V 13.2 DSolve now returns {} as solution for some ode's, while V 13.1 returns solutions for same ode's but with Solve in the solution (i.e. implicit solutions).
The question is: why this change and is there a way/option to make DSolve return those implicit solutions instead of a no solution? I think implicit solution is better than no solution.
Or is it possible that those solutions returned by V 13.1 were wrong and that is why V 13.2 no longer returns them?

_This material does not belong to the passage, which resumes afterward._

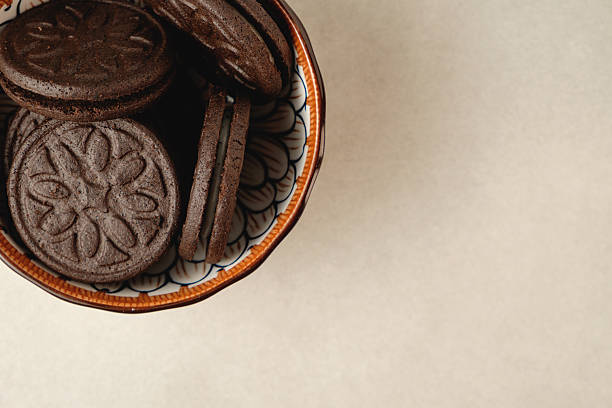 Delicious chocolate cookies in a decorative bowl on a light background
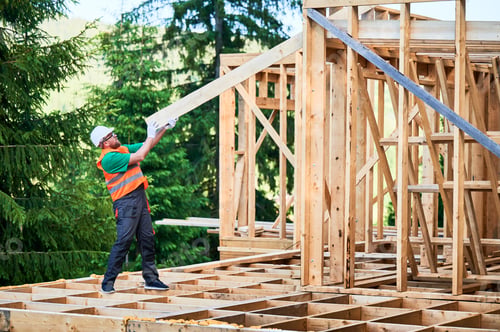 Vista previa: Carpenter holding large beam while builds wooden frame house near the forest.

The following are two examples, I can find more if possible.
ode = (y'[x])^2 == Exp[4*x - 2*y[x]]*(y'[x] - 1)
DSolve[ode, y[x], x]
ode = 4*(y'[x])^2 + 2*Exp[2*x - 2*y[x]]*y'[x] - Exp[2*x - 2*y[x]] == 0
DSolve[ode, y[x], x]
The following is the output from V 13.1
Update
fyi, here is my hand solution to the first ode, verified by Mathematica
\begin{align*} \left( y^{\prime}\right) ^{2} & =e^{4x-2y}\left( y^{\prime}-1\right) \\ \ln\left( y^{\prime}\right) ^{2} & =\left( 4x-2y\right) +\ln\left( y^{\prime}-1\right) \\ 4x-2y & =\ln\left( y^{\prime}\right) ^{2}-\ln\left( y^{\prime}-1\right) \\ 4x-2y & =\ln\frac{\left( y^{\prime}\right) ^{2}}{y^{\prime}-1}\\ 2y & =4x-\ln\frac{\left( y^{\prime}\right) ^{2}}{y^{\prime}-1}\\ y & =2x-\frac{1}{2}\ln\left( \frac{\left( y^{\prime}\right) ^{2}% }{y^{\prime}-1}\right) \\ & =\phi\left( x,y^{\prime}\right) \end{align*} Let $y^{\prime}=p$ \begin{align} y & =2x-\frac{1}{2}\ln\left( \frac{p^{2}}{p-1}\right) \tag{1}\\ & =\phi\left( x,p\right) \nonumber \end{align} The above is d'Alembert ode. Differentiating w.r.t. $x$ gives \begin{align} y^{\prime} & =\frac{\partial\phi}{\partial x}+\frac{\partial\phi}{\partial p}\frac{dp}{dx}\nonumber\\ p & =2+\left( \frac{\left( \frac{2p}{p-1}-\frac{p^{2}}{\left( p-1\right) ^{2}}\right) \left( 1-p\right) }{2p^{2}}\right) \frac{dp}{dx}\nonumber\\ p-2 & =\left( \frac{2-p}{2p^{2}-2p}\right) \frac{dp}{dx}\tag{2} \end{align} The singular solution is when $\frac{dp}{dx}=0$ which gives $p=2$. From (1) this gives $$ y=2x-\frac{1}{2}\ln4 $$ The general solution is when $\frac{dp}{dx}\neq0$. Then (2) becomes \begin{align*} \frac{dp}{dx} & =\left( p-2\right) \left( \frac{2p^{2}-2p}{2-p}\right) \\ & =2p\left( 1-p\right) \end{align*} The above is separable. Solving for $p$ gives $$ p=\frac{1}{1+ce^{-2x}} $$ Substituting the above solutions of $p$ in (1) gives \begin{align*} y & =2x-\frac{1}{2}\ln\left( \frac{\left( \frac{1}{1+ce^{-2x}}\right) ^{2}}{\frac{1}{1+ce^{-2x}}-1}\right) \\ & =2x-\frac{1}{2}\ln\left( \frac{-e^{4x}}{c\left( c+e^{2x}\right) }\right) \end{align*}
Verification
ClearAll[y,x];
ode = (y'[x])^2 == Exp[4*x - 2*y[x]]*(y'[x] - 1);
mysol=y->Function[{x},2*x-1/2*Log[-Exp[4*x]/(C[1]*(C[1]+Exp[2*x]))]];
ode/.mysol//Simplify
(*True*)
mysol2=y->Function[{x},2*x-1/2*Log[4]]
ode/.mysol2//Simplify
(*True*)